■ **DIRECTIONS**:
Every entry must be given again exactly.

■ **SOURCE MATERIAL**:
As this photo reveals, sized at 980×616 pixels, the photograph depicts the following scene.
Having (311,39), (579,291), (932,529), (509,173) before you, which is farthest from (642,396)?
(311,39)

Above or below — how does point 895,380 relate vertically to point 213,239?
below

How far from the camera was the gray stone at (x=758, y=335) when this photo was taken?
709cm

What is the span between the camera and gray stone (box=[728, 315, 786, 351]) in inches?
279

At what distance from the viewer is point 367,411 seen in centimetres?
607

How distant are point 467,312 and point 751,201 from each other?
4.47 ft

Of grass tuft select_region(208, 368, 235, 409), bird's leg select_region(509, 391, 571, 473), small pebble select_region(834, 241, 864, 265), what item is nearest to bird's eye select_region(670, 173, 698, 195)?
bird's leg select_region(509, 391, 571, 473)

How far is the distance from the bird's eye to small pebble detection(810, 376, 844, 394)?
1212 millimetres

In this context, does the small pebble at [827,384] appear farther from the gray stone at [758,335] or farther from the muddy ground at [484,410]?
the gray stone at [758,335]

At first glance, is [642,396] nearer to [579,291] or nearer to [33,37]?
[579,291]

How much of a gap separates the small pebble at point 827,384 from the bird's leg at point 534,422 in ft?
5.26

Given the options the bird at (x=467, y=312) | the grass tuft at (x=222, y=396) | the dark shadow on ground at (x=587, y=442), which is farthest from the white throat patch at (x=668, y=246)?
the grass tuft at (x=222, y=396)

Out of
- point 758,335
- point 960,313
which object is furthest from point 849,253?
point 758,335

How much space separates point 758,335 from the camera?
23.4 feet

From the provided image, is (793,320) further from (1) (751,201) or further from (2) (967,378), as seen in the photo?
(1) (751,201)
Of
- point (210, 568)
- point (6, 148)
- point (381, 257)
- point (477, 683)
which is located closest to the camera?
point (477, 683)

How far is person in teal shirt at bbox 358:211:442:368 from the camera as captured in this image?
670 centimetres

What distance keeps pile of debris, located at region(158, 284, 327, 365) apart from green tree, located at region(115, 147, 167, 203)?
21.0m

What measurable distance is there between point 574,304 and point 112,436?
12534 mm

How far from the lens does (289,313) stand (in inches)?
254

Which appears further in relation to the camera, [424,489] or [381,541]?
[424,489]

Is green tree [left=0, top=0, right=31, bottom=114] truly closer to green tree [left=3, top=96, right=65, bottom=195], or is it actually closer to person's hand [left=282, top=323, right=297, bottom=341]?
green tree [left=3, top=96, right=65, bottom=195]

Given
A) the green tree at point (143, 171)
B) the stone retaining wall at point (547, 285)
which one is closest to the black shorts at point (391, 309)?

■ **TASK OUTPUT**:
As this photo reveals, sized at 980×616 pixels, the photograph depicts the following scene.
Having (311,39), (579,291), (932,529), (509,173) before you, which is farthest from (642,396)?
(311,39)

Above or below — how does point 895,380 relate vertically to point 213,239?
below

How far from the camera was the gray stone at (x=758, y=335) when this photo was taken?
709cm

What is the span between the camera and gray stone (box=[728, 315, 786, 351]) in inches?
279

At what distance from the viewer is point 367,411 seen in centimetres?
607

How distant are point 467,312 and point 751,201 from each other?
4.47 ft

Of grass tuft select_region(208, 368, 235, 409), bird's leg select_region(509, 391, 571, 473), small pebble select_region(834, 241, 864, 265), what item is nearest to bird's eye select_region(670, 173, 698, 195)?
bird's leg select_region(509, 391, 571, 473)

How far is the distance from the bird's eye to small pebble detection(810, 376, 844, 394)?
1212 millimetres

In this context, does the small pebble at [827,384] appear farther from the gray stone at [758,335] or farther from the muddy ground at [484,410]?
the gray stone at [758,335]

At first glance, is [642,396] nearer to [579,291] or nearer to [33,37]?
[579,291]

How much of a gap separates the small pebble at point 827,384 from the bird's leg at point 534,422 in ft?
5.26

Given the options the bird at (x=467, y=312) | the grass tuft at (x=222, y=396) | the dark shadow on ground at (x=587, y=442), which is farthest from the white throat patch at (x=668, y=246)?
the grass tuft at (x=222, y=396)

Out of
- point 758,335
- point 960,313
which object is furthest from point 849,253?
point 758,335

How much space separates point 758,335 from the camera?
23.4 feet

From the provided image, is (793,320) further from (1) (751,201) or further from (2) (967,378), as seen in the photo?
(1) (751,201)
Of
- point (210, 568)
- point (6, 148)
- point (381, 257)
- point (477, 683)
which is located closest to the camera?
point (477, 683)

How far is person in teal shirt at bbox 358:211:442:368 from the camera as captured in this image?
670 centimetres

What distance keeps pile of debris, located at region(158, 284, 327, 365) apart from green tree, located at region(115, 147, 167, 203)?
21.0m

What measurable distance is there between point 574,304 and point 112,436?
12534 mm

How far from the lens does (289,313) stand (in inches)?
254

Which appears further in relation to the camera, [424,489] or [381,541]?
[424,489]

Is green tree [left=0, top=0, right=31, bottom=114] truly closer to green tree [left=3, top=96, right=65, bottom=195], or is it actually closer to person's hand [left=282, top=323, right=297, bottom=341]?
green tree [left=3, top=96, right=65, bottom=195]

Given
A) the green tree at point (143, 171)
B) the stone retaining wall at point (547, 285)
which one is closest to the black shorts at point (391, 309)?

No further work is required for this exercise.